**What to work on**
In the entries below, every line with the string "Plasmodium" is to be reported.

**Supplied entries**
----
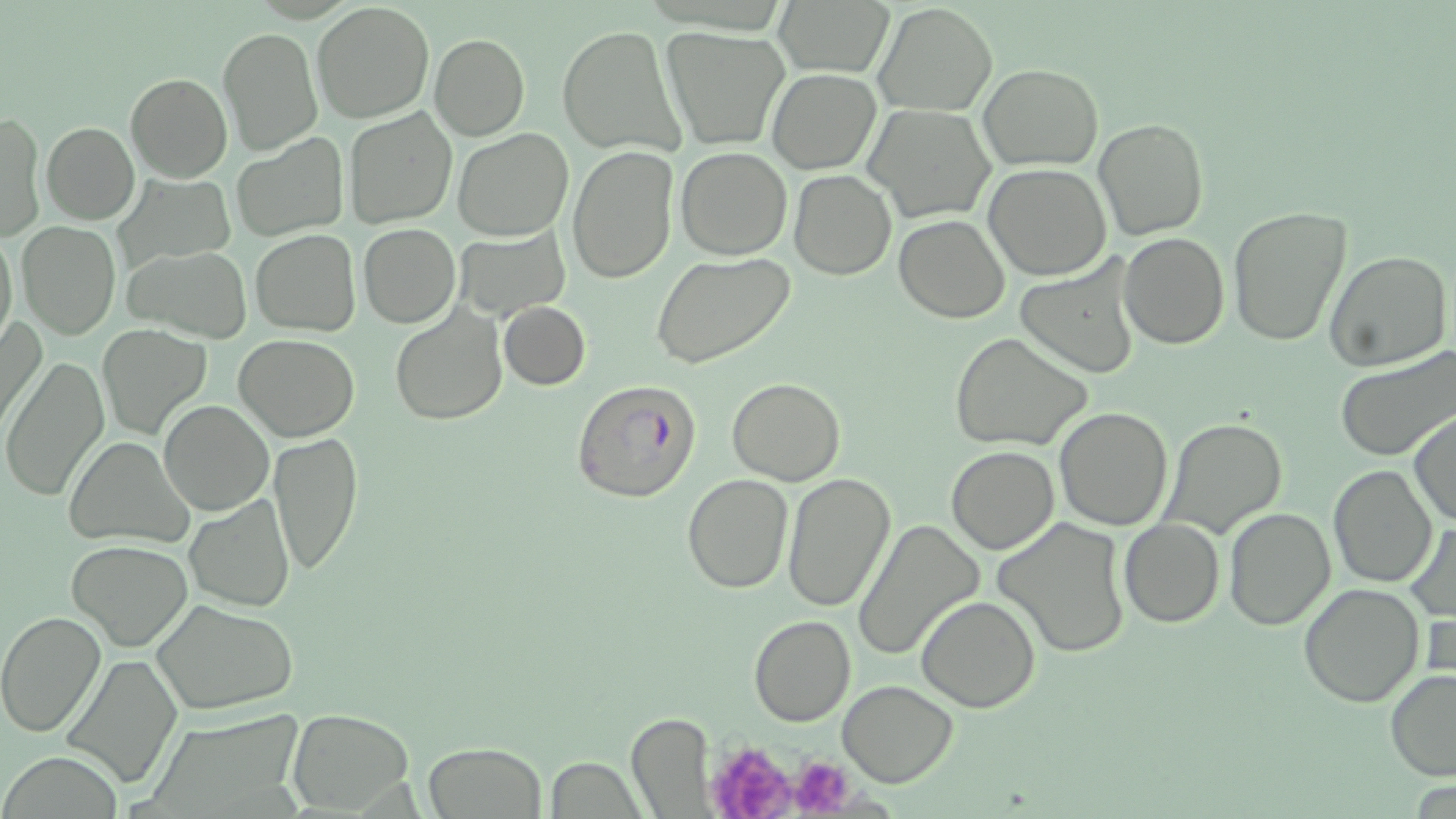
Summary:
  - Coordinate format: approximate bounding boxes as (x1, y1, x2, y2) in pixels
  - Plasmodium falciparum-infected red blood cell locations: (574, 380, 701, 503)
  - Uninfected red blood cell locations: (313, 2, 434, 121), (772, 2, 892, 76), (874, 2, 996, 116), (557, 24, 685, 158), (217, 25, 322, 156), (662, 27, 788, 150), (429, 34, 530, 140), (978, 64, 1103, 170), (768, 69, 879, 174), (125, 73, 232, 182), (866, 105, 993, 222), (343, 107, 457, 229), (1, 111, 43, 242), (1093, 119, 1210, 240), (42, 122, 140, 223), (451, 130, 574, 241), (230, 132, 346, 241), (568, 145, 679, 285), (675, 147, 793, 260), (984, 163, 1112, 280), (789, 169, 896, 279), (1227, 204, 1352, 347), (894, 215, 1009, 323), (17, 221, 121, 337), (358, 222, 459, 328), (0, 228, 18, 348), (249, 230, 360, 334), (455, 231, 570, 321), (1119, 232, 1228, 349), (483, 237, 581, 393), (125, 245, 253, 343), (1323, 248, 1452, 373), (652, 252, 796, 369), (1015, 257, 1142, 377), (499, 302, 590, 389), (390, 303, 507, 424), (1, 316, 45, 439), (97, 323, 211, 440), (950, 332, 1093, 451), (234, 334, 360, 440), (1334, 345, 1455, 461), (2, 357, 109, 502), (727, 377, 845, 485), (158, 401, 273, 516), (1054, 407, 1175, 529), (1410, 411, 1455, 527), (1161, 418, 1288, 539), (267, 430, 364, 578), (64, 436, 193, 550), (946, 446, 1059, 554), (1329, 464, 1436, 586), (782, 472, 896, 613), (683, 473, 792, 592), (185, 495, 295, 612), (1224, 505, 1336, 629), (852, 516, 985, 661), (992, 516, 1133, 660), (1118, 518, 1223, 627), (1407, 520, 1454, 621), (66, 539, 192, 650), (1299, 581, 1425, 706), (916, 594, 1039, 712), (153, 598, 297, 713), (0, 610, 106, 737), (749, 614, 856, 727), (60, 652, 181, 788), (1385, 667, 1456, 780), (836, 678, 959, 787), (162, 704, 316, 814), (289, 709, 414, 813), (626, 710, 713, 817), (423, 741, 547, 819), (547, 758, 647, 817)
  - Platelet locations: (716, 740, 796, 819), (781, 757, 856, 817)
  - Slide-level diagnosis: Plasmodium falciparum
  - Modality: optical microscopy
  - Field of view: one of a larger specimen
  - Preparation: thin blood film
  - Image size: 1456×819 pixels
  - Stain: May-Grünwald-Giemsa
  - Magnification: 1000x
Comment on the morphology of the erythrocytes.
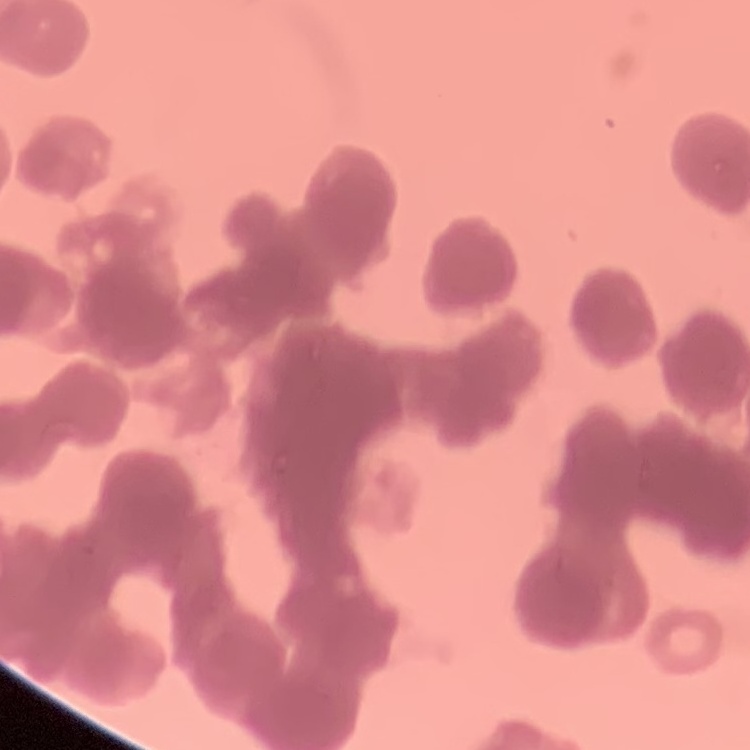

They show rouleaux formation.

Summary:
  - Stain: Field's or Giemsa
  - Preparation: thin blood film
  - Image type: one tile cut from a larger photomicrograph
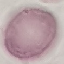

Result: negative for malaria parasites. Thin blood film. Acquired by smartphone through the microscope eyepiece. Giemsa-stained preparation. Cell patch, automatically extracted from a larger field of view and resized to 64 × 64 pixels.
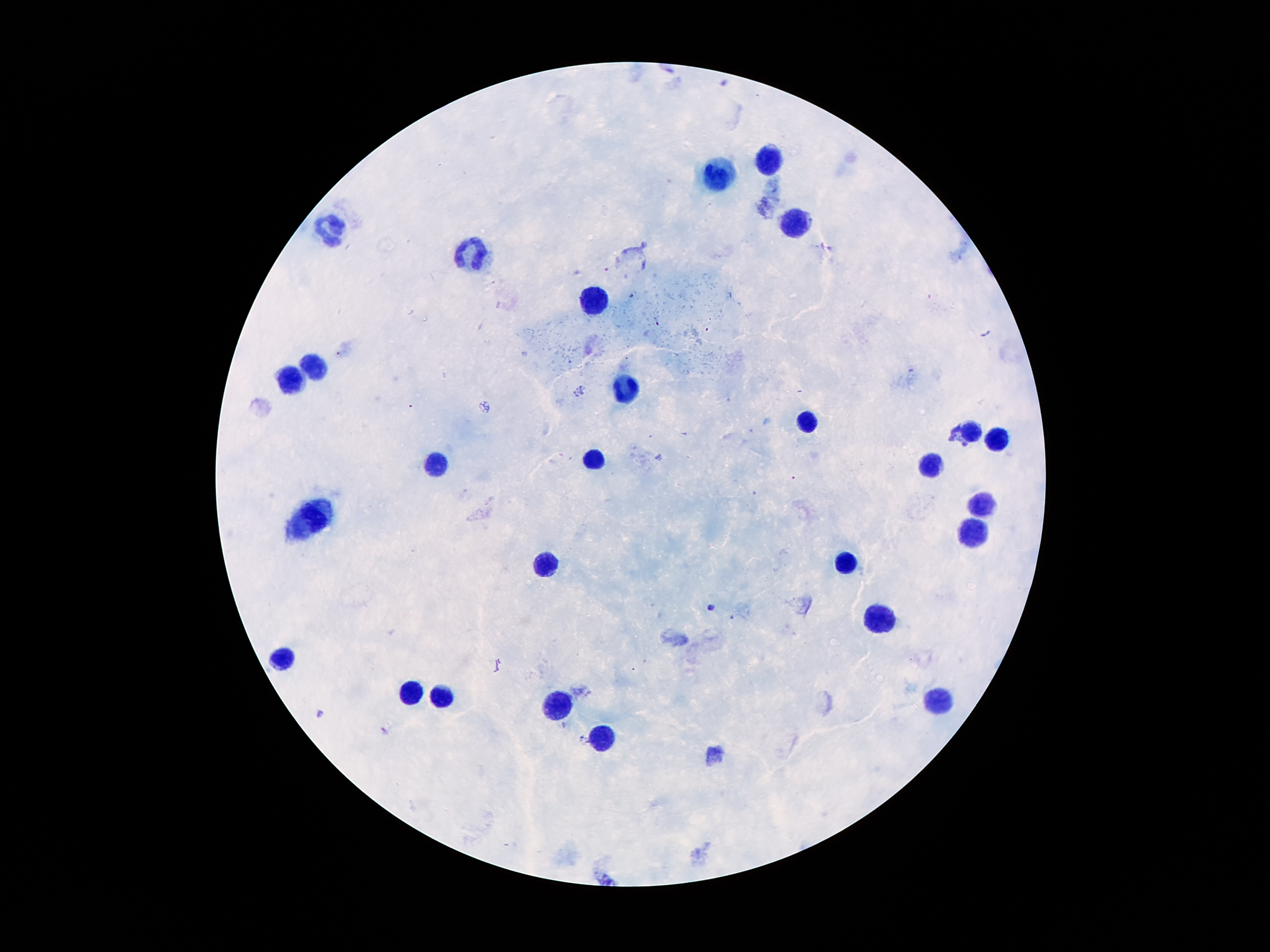
Approximate centers as [x, y] in pixels. Malaria parasite locations: [949, 437], [711, 606], [385, 733]. Leukocyte locations: [771, 156], [716, 176], [796, 222], [334, 230], [470, 257], [596, 302], [311, 367], [292, 381], [626, 390], [808, 423], [972, 430], [997, 440], [596, 455], [430, 465], [932, 469], [981, 503], [309, 520], [976, 536], [546, 565], [842, 566], [884, 616], [281, 656], [412, 689], [441, 700], [556, 700], [939, 700], [603, 734]. Single field of view. Image is 1270×952 pixels. Smartphone photograph taken through the microscope eyepiece. Thick blood film. 100x magnification. Giemsa-stained preparation. Patient malaria status: positive for Plasmodium falciparum.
----
**Answer to this problem**
  - Plasmodium falciparum-infected red blood cell locations: (574, 380, 701, 503)
  - Slide-level diagnosis: Plasmodium falciparum
Approximate centers as [x, y] in pixels. Malaria parasite locations: [949, 437], [711, 606], [385, 733]. Leukocyte locations: [771, 156], [716, 176], [796, 222], [334, 230], [470, 257], [596, 302], [311, 367], [292, 381], [626, 390], [808, 423], [972, 430], [997, 440], [596, 455], [430, 465], [932, 469], [981, 503], [309, 520], [976, 536], [546, 565], [842, 566], [884, 616], [281, 656], [412, 689], [441, 700], [556, 700], [939, 700], [603, 734]. Single field of view. Image is 1270×952 pixels. Smartphone photograph taken through the microscope eyepiece. Thick blood film. 100x magnification. Giemsa-stained preparation. Patient malaria status: positive for Plasmodium falciparum.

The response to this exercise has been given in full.